Problem to solve: Continue the passage below on the Labor Department's proposed ERISA fiduciary rule, starting right after its last sentence.

Introduction

The U.S. Department of Labor (the "DOL") recently published a proposed rule that would amend the regulation interpreting the definition of "fiduciary" and significantly expand the types of investment advice activities that may give rise to fiduciary status under the Employee Retirement Income Security Act of 1974, as amended ("ERISA"). The proposed amendment would replace the discussion of what constitutes "investment advice" in the current ERISA regulation, published in 1975, with new and expanded language. Public comments on the proposed amendment to the regulation (the "Proposed Regulation") will be accepted until January 20, 2011. Ultimately, any changes would become effective 180 days after the final regulation is published.

According to the DOL's press release, it was motivated to update the regulation because of its concern that the 1975 regulation's approach to fiduciary status in this area "may inappropriately limit the DOL's ability to protect plans, participants and beneficiaries from conflicts of interest that may arise from today's diverse and complex fee practices in the retirement plan services market." The Proposed Regulation, therefore, has been designed to "protect plan officials and participants who expect unbiased advice, by giving a broader and clearer understanding of when individuals providing such advice are subject to ERISA's fiduciary standards."

Discussion

Under ERISA, a person becomes a fiduciary to a benefit plan to the extent that he or she (1) exercises discretionary authority or control regarding the management of a plan or its assets, (2) renders investment advice for a fee or other direct or indirect compensation with respect to any moneys or other property of a plan, or has authority to do so, or (3) has any discretionary authority or responsibility in the administration of a plan.

In 1975, shortly after ERISA was enacted, the DOL published a regulation interpreting the second prong of the fiduciary test (relating to when a person would be considered a fiduciary based on the rendering of "investment advice for a fee"). Under the 1975 regulation, a person who provides investment advice to a plan for a fee is not considered a fiduciary under this prong of the definition of fiduciary unless each of the following five elements is satisfied: (1) the person must render advice as to the value of securities or other property or the advisability of investing in, purchasing or selling securities or other property, (2) on aregular basis, (3) pursuant to a mutual understanding with the plan, that (4) the advice will serve as a primary basis for the plan's investment decisions, and that (5) the advice will be individualized based on the needs of the plan.

Information provided:
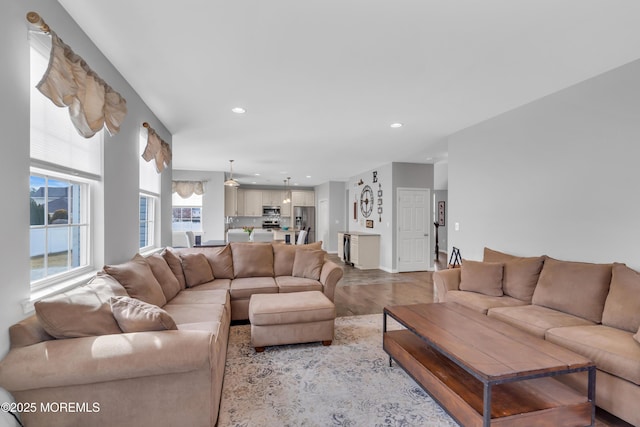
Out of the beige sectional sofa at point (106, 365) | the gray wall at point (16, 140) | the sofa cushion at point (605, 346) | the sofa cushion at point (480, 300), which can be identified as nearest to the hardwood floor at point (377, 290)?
the sofa cushion at point (480, 300)

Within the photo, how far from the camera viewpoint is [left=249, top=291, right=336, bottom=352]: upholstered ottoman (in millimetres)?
2826

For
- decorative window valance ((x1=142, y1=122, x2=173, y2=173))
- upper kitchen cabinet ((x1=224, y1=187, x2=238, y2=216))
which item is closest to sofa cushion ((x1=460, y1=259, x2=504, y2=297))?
decorative window valance ((x1=142, y1=122, x2=173, y2=173))

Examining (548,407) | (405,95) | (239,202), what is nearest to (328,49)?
(405,95)

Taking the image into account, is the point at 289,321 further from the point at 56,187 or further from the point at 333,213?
the point at 333,213

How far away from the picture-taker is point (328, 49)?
2270 mm

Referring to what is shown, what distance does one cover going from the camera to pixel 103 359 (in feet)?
4.94

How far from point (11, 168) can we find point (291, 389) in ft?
7.26

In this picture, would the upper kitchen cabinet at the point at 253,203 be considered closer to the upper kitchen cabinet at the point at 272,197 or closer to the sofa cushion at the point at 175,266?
the upper kitchen cabinet at the point at 272,197

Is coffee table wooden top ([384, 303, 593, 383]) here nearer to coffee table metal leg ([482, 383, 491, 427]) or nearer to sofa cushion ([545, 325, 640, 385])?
coffee table metal leg ([482, 383, 491, 427])

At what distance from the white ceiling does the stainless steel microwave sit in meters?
6.96

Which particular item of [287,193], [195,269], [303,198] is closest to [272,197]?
[287,193]

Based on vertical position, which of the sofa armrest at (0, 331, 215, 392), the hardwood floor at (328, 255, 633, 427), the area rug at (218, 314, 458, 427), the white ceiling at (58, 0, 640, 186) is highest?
the white ceiling at (58, 0, 640, 186)

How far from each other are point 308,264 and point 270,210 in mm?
7275

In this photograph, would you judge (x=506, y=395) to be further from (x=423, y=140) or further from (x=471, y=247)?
(x=423, y=140)
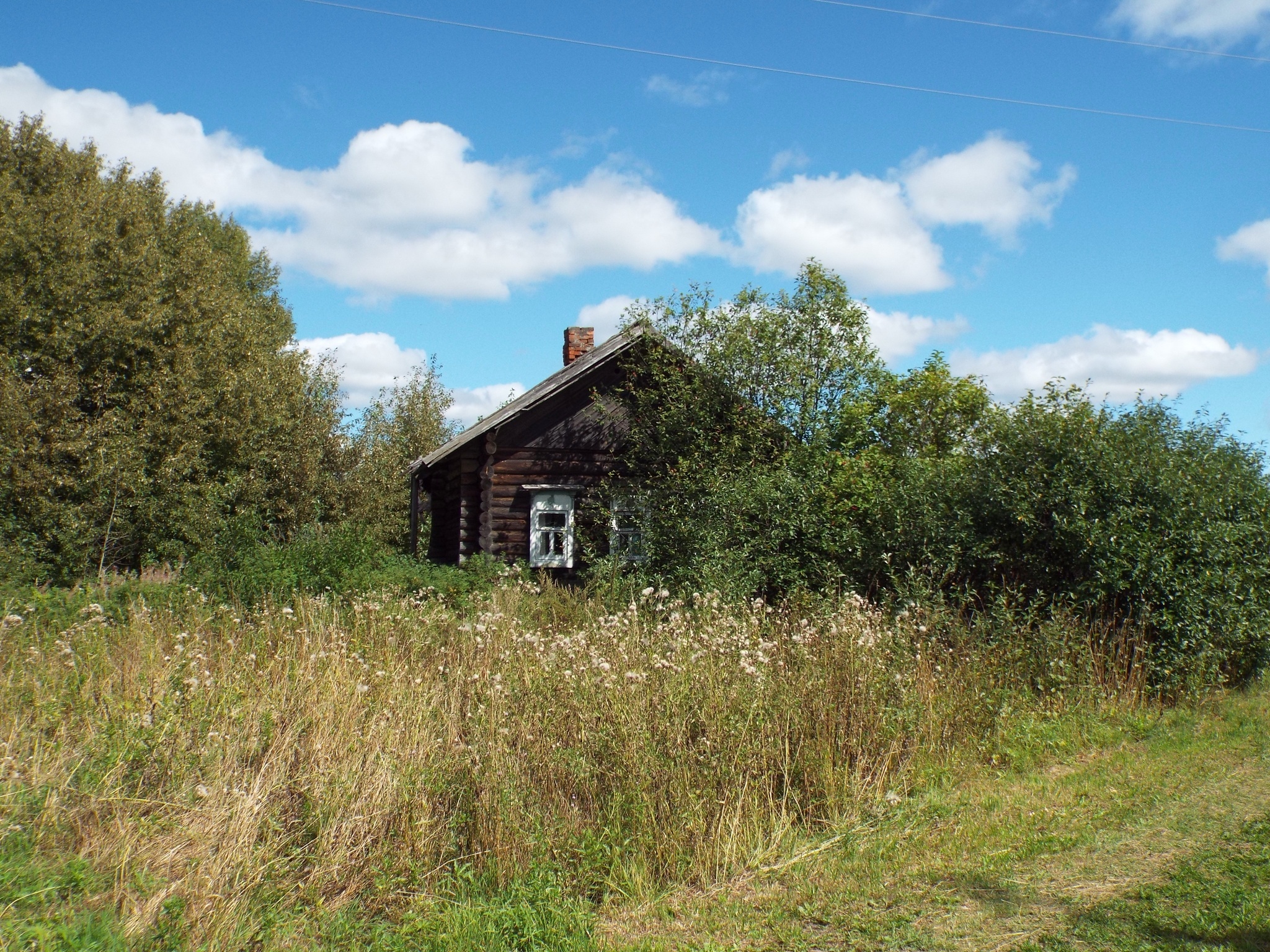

Response to the exercise:
The Proposed Regulation rethinks what actions constitute the rendering of "investment advice for a fee" for the purposes of determining whether the advice-giver is considered a fiduciary to the plan in connection with that advice, and in doing so would largely discard the 1975 regulation's 5-part test. Perhaps most importantly, the "regular basis" and "primary basis" prongs of the 5-part test, which many different service providers have historically relied upon to avoid fiduciary status under ERISA, would no longer apply. Instead, under the Proposed Regulation, an adviser will be an ERISA fiduciary with respect to a plan if:

1. It provides any form of advice or recommendation described in Column A below to the plan, the plan fiduciary or a plan participant or beneficiary; AND

2. Any one of the conditions described in Column B below is satisfied; AND

3. The adviser receives a fee or other compensation for its rendering of investment advice.

A

Types of advice to a plan, a plan fiduciary or a plan participant or beneficiary that may give rise to fiduciary status, when...

B

...one of these conditions is also satisfied (and the adviser receives a fee for the advice).

The adviser:

  • Provides advice, or an appraisal or fairness opinion, concerning the value of securities or other property; OR
  • Makes recommendations as to the advisability of investing in, purchasing, holding, or selling securities or other property; OR
  • Provides advice or makes recommendations as to the management of securities or other property.

The adviser, directly or indirectly (for example through or together with an affiliate):

  • Represents or acknowledges that it is a fiduciary; OR
  • Has discretionary authority over the management of plan assets or in the administration of the plan; OR
  • Is an "Investment Adviser" within the meaning of the Investment Advisers Act of 1940; OR
  • Provides advice or makes recommendations pursuant to an arrangement or understanding that the advice (1) may be considered in connection with making an investment decision AND (2) will be individualized to the needs of the plan.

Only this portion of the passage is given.